23andMe ist nur eine von mehreren Firmen, die im vergangenen Jahr damit begonnen haben, DNA-Untersuchungen direkt an Endkunden zu verkaufen. Unumstritten sind sie nicht - sowohl was ihre Aussagekraft als auch die fehlende medizinische Begleitung anbetrifft. Für 999 Dollar erhält man bei 23andMe das Testkit, mit dem man eine Speichelprobe nimmt und diese dann an die Firma sendet. Die daran anschließende Analyse erkennt fast 600.000 genetische Variationen, die Krankheitspotenziale, aber auch andere Faktoren wie mögliche Herkunft, erblich bedingte körperliche Leistungsfähigkeit oder Augenfarbe beschreiben. "Das dürfte zur natürlichen Neugier der meisten Menschen gehören: Wo komme ich her? Was sind meine Wurzeln?", meint 23andMe-Mitgründerin Linda Avey.
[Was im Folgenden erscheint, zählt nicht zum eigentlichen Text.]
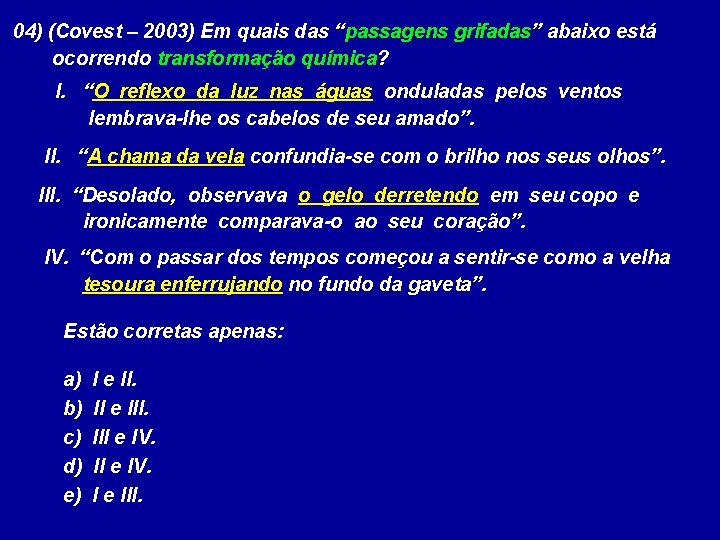 04) (Covest – 2003) Em quais das “passagens grifadas” abaixo está ocorrendo transformação química?

I. “O reflexo da luz nas águas onduladas pelos ventos lembrava-lhe os cabelos de seu amado”.

II. “A chama da vela confundia-se com o brilho nos seus olhos”.

III. “Desolado, observava o gelo derretendo em seu copo e ironicamente comparava-o ao seu coração”.

IV. “Com o passar dos tempos começou a sentir-se como a velha tesoura enferrujando no fundo da gaveta”.

Estão corretas apenas:

a) I e II.
b) II e III.
c) III e IV.
d) II e IV.
e) I e III.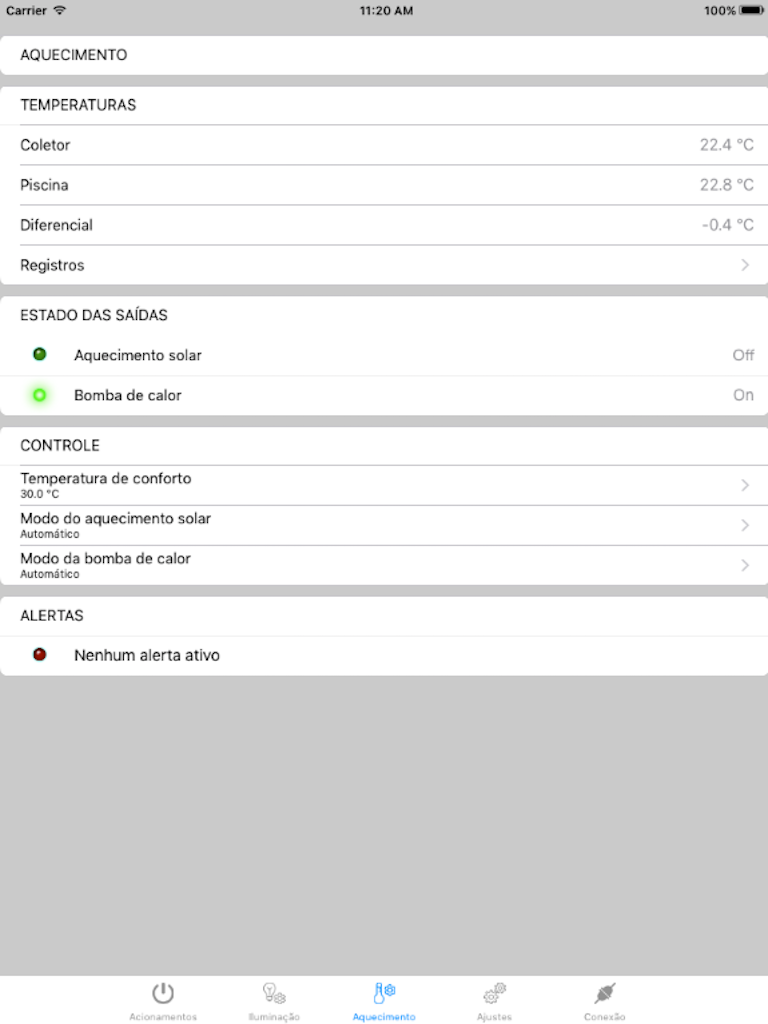 Carrier 11:20 AM 100%

AQUECIMENTO

TEMPERATURAS

Coletor 22.4 °C

Piscina 22.8 °C

Diferencial -0.4 °C

Registros

ESTADO DAS SAÍDAS

Aquecimento solar Off

Bomba de calor On

CONTROLE

Temperatura de conforto
30.0 °C

Modo do aquecimento solar
Automático

Modo da bomba de calor
Automático

ALERTAS

Nenhum alerta ativo

Acionamentos Iluminação Aquecimento Ajustes Conexão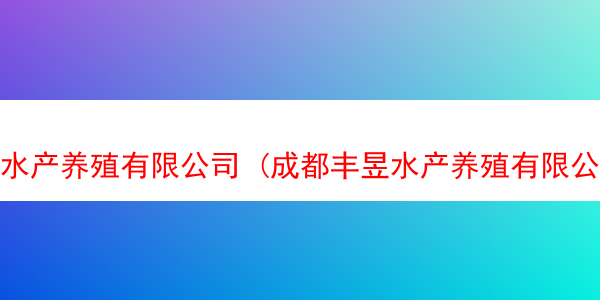 水产养殖有限公司（成都丰昱水产养殖有限公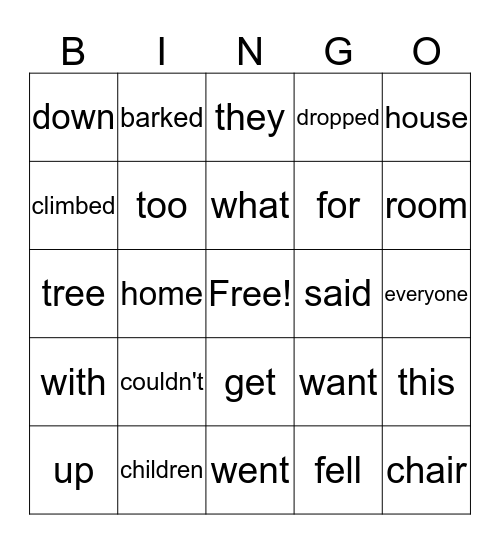 | B | I | N | G | O |
|---|---|---|---|---|
| down | barked | they | dropped | house |
| climbed | too | what | for | room |
| tree | home | Free! | said | everyone |
| with | couldn't | get | want | this |
| up | children | went | fell | chair |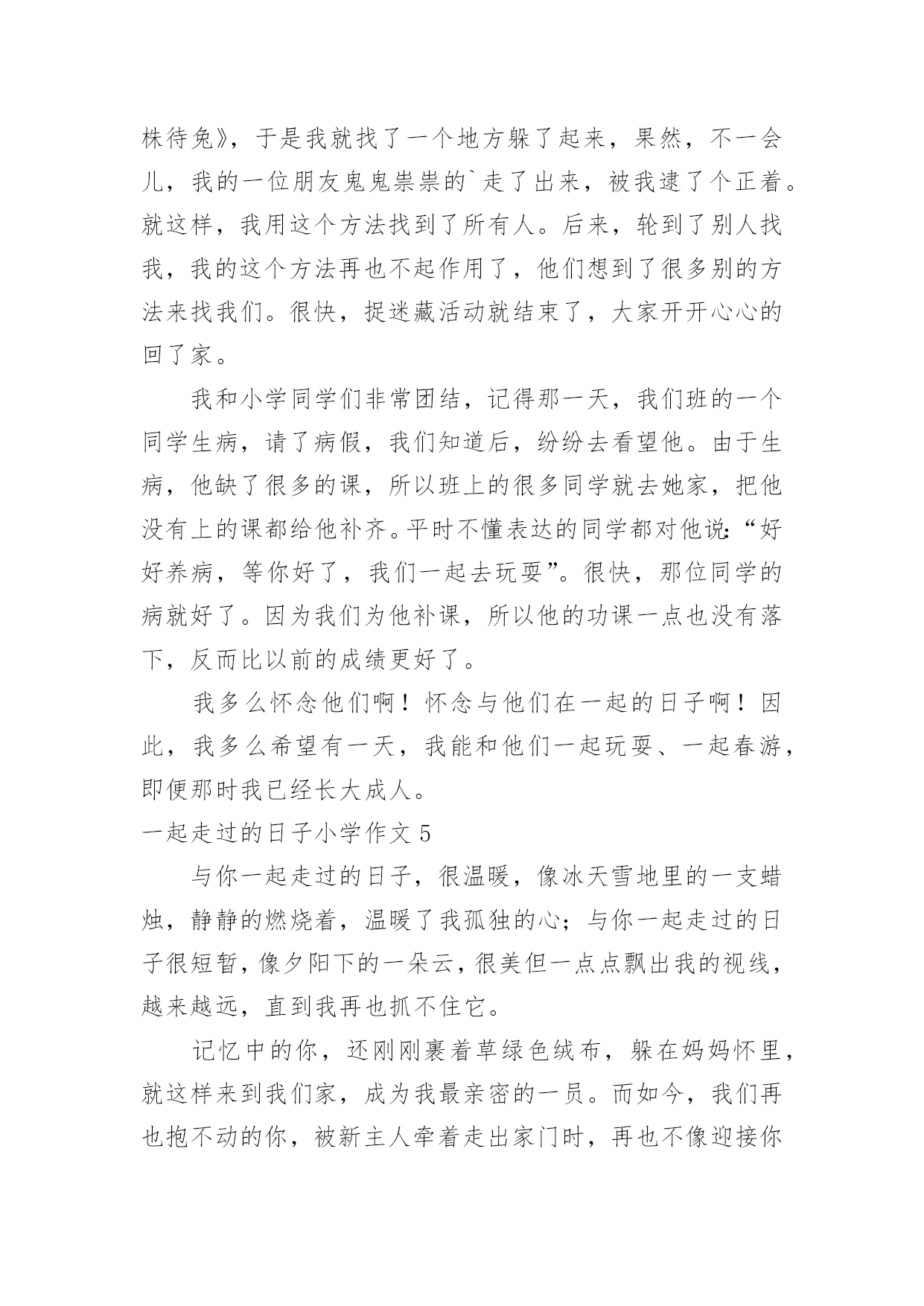 株待兔》，于是我就找了一个地方躲了起来，果然，不一会儿，我的一位朋友鬼鬼祟祟的`走了出来，被我逮了个正着。就这样，我用这个方法找到了所有人。后来，轮到了别人找我，我的这个方法再也不起作用了，他们想到了很多别的方法来找我们。很快，捉迷藏活动就结束了，大家开开心心的回了家。

我和小学同学们非常团结，记得那一天，我们班的一个同学生病，请了病假，我们知道后，纷纷去看望他。由于生病，他缺了很多的课，所以班上的很多同学就去她家，把他没有上的课都给他补齐。平时不懂表达的同学都对他说：“好好养病，等你好了，我们一起去玩耍”。很快，那位同学的病就好了。因为我们为他补课，所以他的功课一点也没有落下，反而比以前的成绩更好了。

我多么怀念他们啊！怀念与他们在一起的日子啊！因此，我多么希望有一天，我能和他们一起玩耍、一起春游，即便那时我已经长大成人。

一起走过的日子小学作文 5

与你一起走过的日子，很温暖，像冰天雪地里的一支蜡烛，静静的燃烧着，温暖了我孤独的心；与你一起走过的日子很短暂，像夕阳下的一朵云，很美但一点点飘出我的视线，越来越远，直到我再也抓不住它。

记忆中的你，还刚刚裹着草绿色绒布，躲在妈妈怀里，就这样来到我们家，成为我最亲密的一员。而如今，我们再也抱不动的你，被新主人牵着走出家门时，再也不像迎接你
Gleich danach komme stets der Wunsch, sich mit anderen Menschen zu vergleichen. Die Website von 23andMe ist dazu bunt und unterhaltsam aufgemacht, sie stellt den Erbgutvergleich als Online-Freizeitspaß dar.

Hinter 23andMe stehen allerdings handfeste geschäftliche Interessen: Die Firma verkauft nicht nur ihren Gentest, sondern will Daten auch bei Einwilligung der Nutzer an Pharmaunternehmen weiterreichen, die mit den Informationen forschen können werden. Auch Community-gestützte Research-Projekte durch Patientengruppen seien denkbar, etwa wenn von Autismus in der Familie betroffene Eltern bestimmte Faktoren ausschließen wollten, sagte Avey. Damit das funktioniert, müssen allerdings genügend Betroffene bei 23andMe mitmachen. Know-how im Bereich Internet hat das Unternehmen jedenfalls: Anne Wojcicki, zweite Mitgründerin neben Avey, ist Frau des Google-Pioniers Sergey Brin. Der Internet-Riese ist selbst an 23andMe beteiligt, was bei manchen Kritikern bereits für Unbehagen sorgte.